[Material for the task]

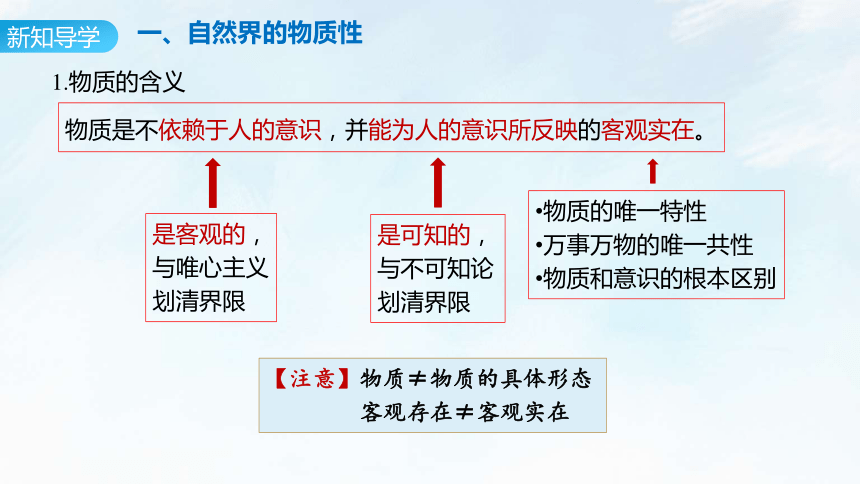 新知导学　一、自然界的物质性

1.物质的含义

物质是不依赖于人的意识，并能为人的意识所反映的客观实在。

是客观的，与唯心主义划清界限

是可知的，与不可知论划清界限

•物质的唯一特性
•万事万物的唯一共性
•物质和意识的根本区别

【注意】物质≠物质的具体形态
客观存在≠客观实在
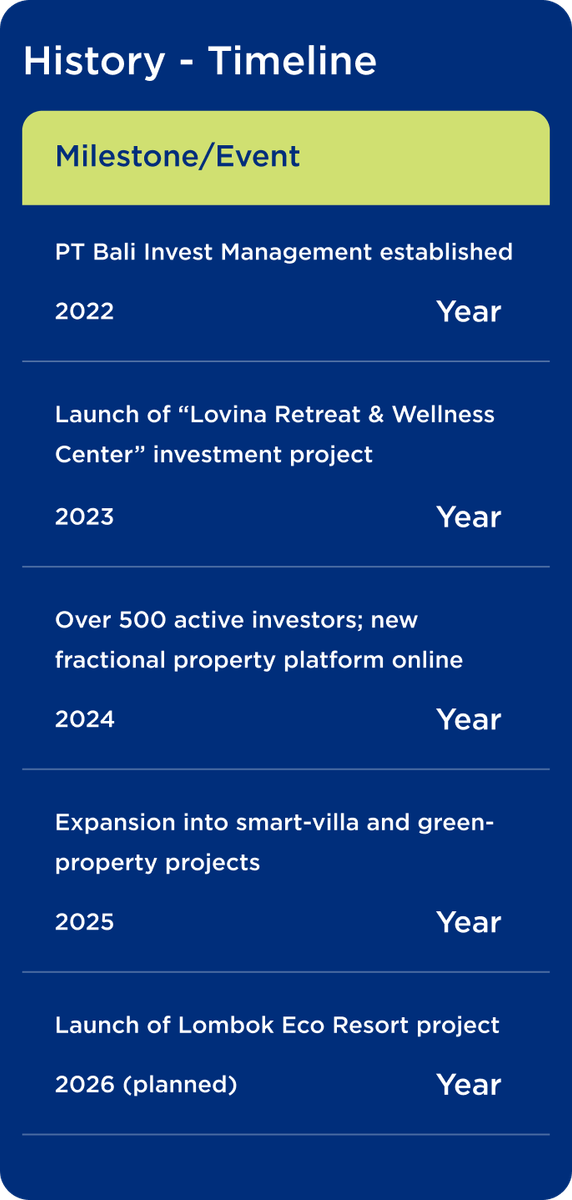 History - Timeline

Milestone/Event

PT Bali Invest Management established

2022 Year

Launch of “Lovina Retreat & Wellness Center” investment project

2023 Year

Over 500 active investors; new fractional property platform online

2024 Year

Expansion into smart-villa and green-property projects

2025 Year

Launch of Lombok Eco Resort project

2026 (planned) Year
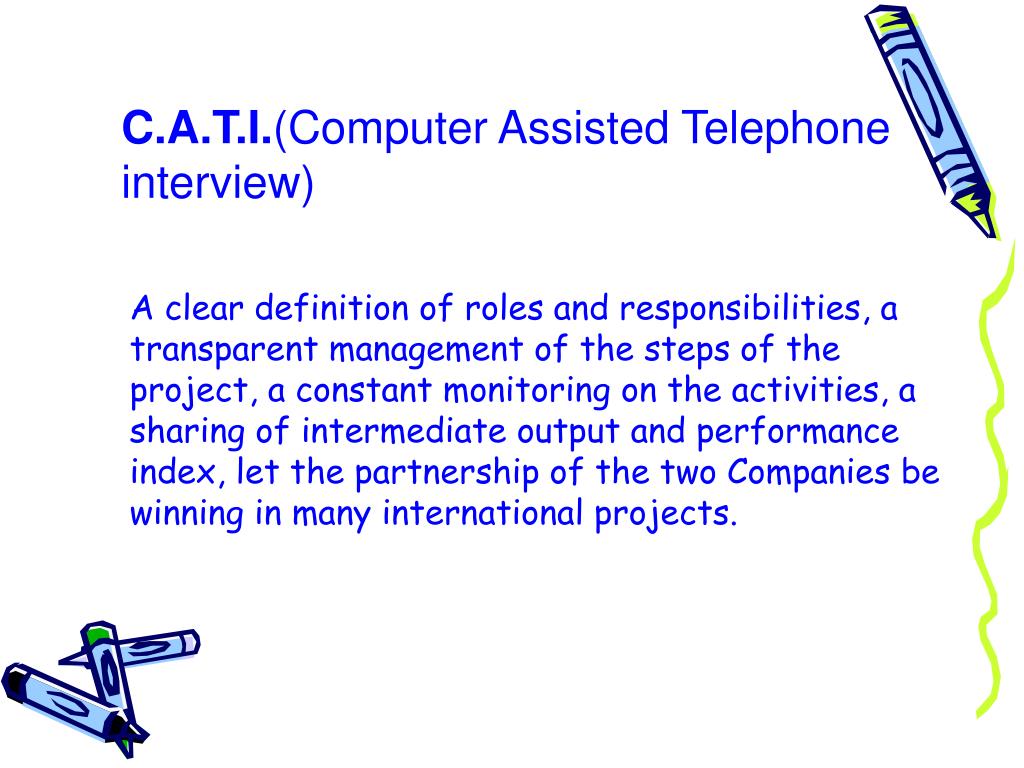 C.A.T.I.(Computer Assisted Telephone interview)

A clear definition of roles and responsibilities, a transparent management of the steps of the project, a constant monitoring on the activities, a sharing of intermediate output and performance index, let the partnership of the two Companies be winning in many international projects.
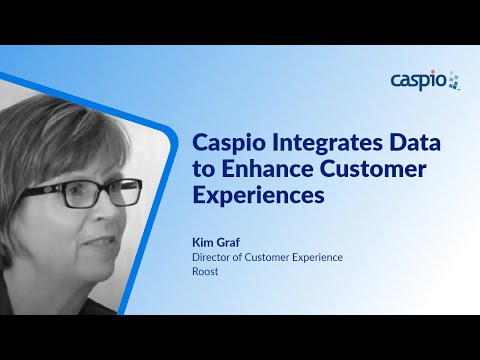 caspio

Caspio Integrates Data to Enhance Customer Experiences

Kim Graf
Director of Customer Experience
Roost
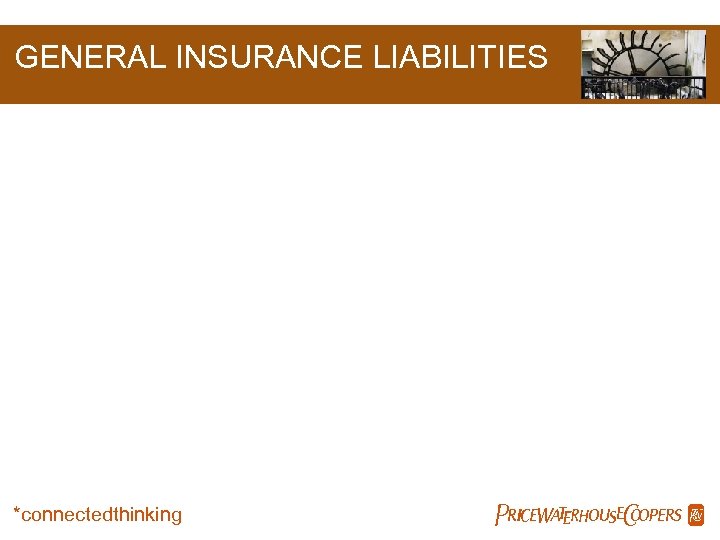 GENERAL INSURANCE LIABILITIES

*connectedthinking

PRICEWATERHOUSECOOPERS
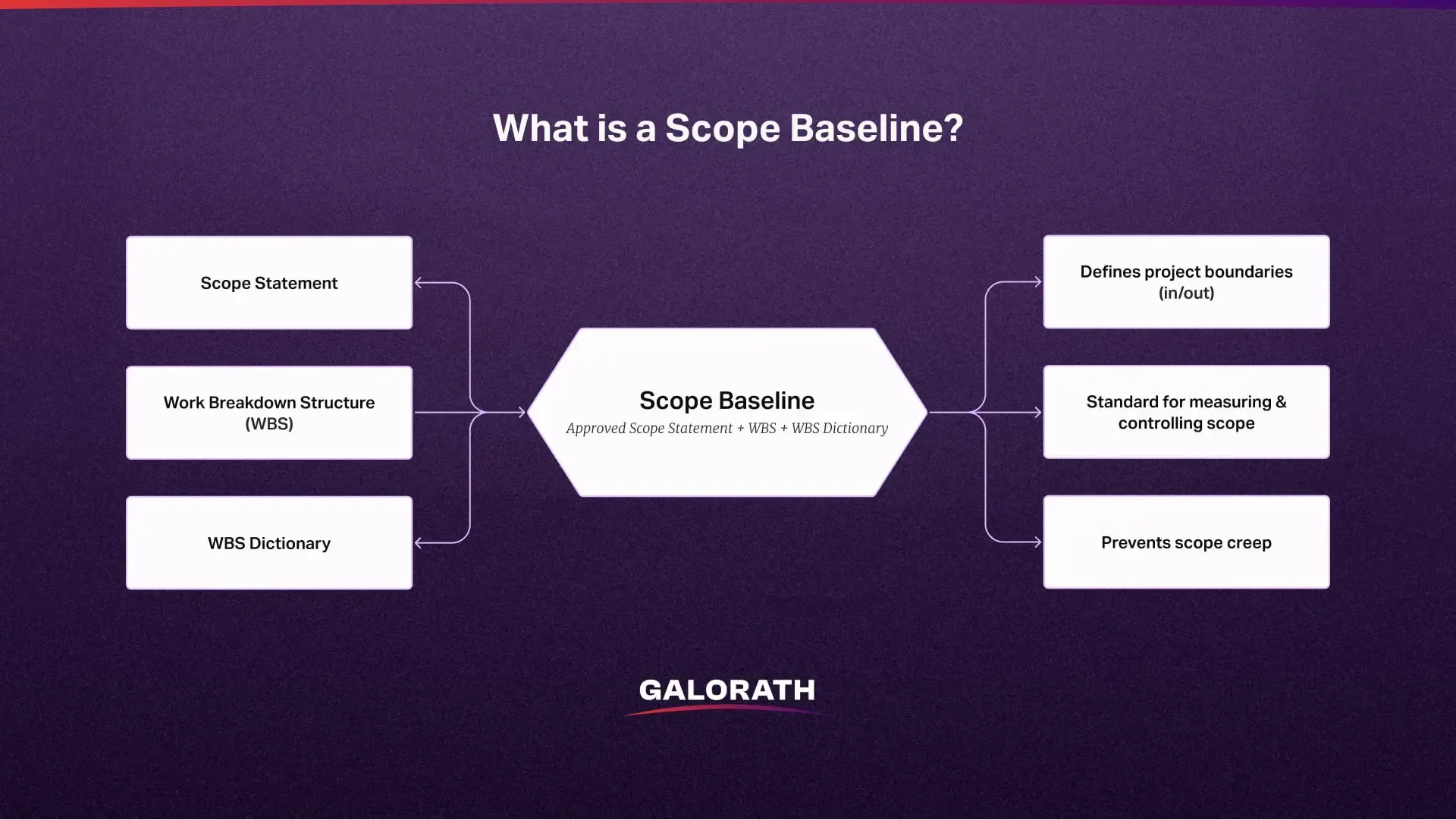 What is a Scope Baseline?

Scope Statement

Work Breakdown Structure (WBS)

WBS Dictionary

Scope Baseline
Approved Scope Statement + WBS + WBS Dictionary

Defines project boundaries (in/out)

Standard for measuring & controlling scope

Prevents scope creep

GALORATH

[/Material for the task]

(Work to be completed) Transcribe exactly the lines that go from the one holding "C.A.T.I.(Computer Assisted Telephone" through the last line of the entries, both included, and nothing besides them. Do not include any pictures.

(The answer)
 C.A.T.I.(Computer Assisted Telephone interview)

A clear definition of roles and responsibilities, a transparent management of the steps of the project, a constant monitoring on the activities, a sharing of intermediate output and performance index, let the partnership of the two Companies be winning in many international projects.
 caspio

Caspio Integrates Data to Enhance Customer Experiences

Kim Graf
Director of Customer Experience
Roost
 GENERAL INSURANCE LIABILITIES

*connectedthinking

PRICEWATERHOUSECOOPERS
 What is a Scope Baseline?

Scope Statement

Work Breakdown Structure (WBS)

WBS Dictionary

Scope Baseline
Approved Scope Statement + WBS + WBS Dictionary

Defines project boundaries (in/out)

Standard for measuring & controlling scope

Prevents scope creep

GALORATH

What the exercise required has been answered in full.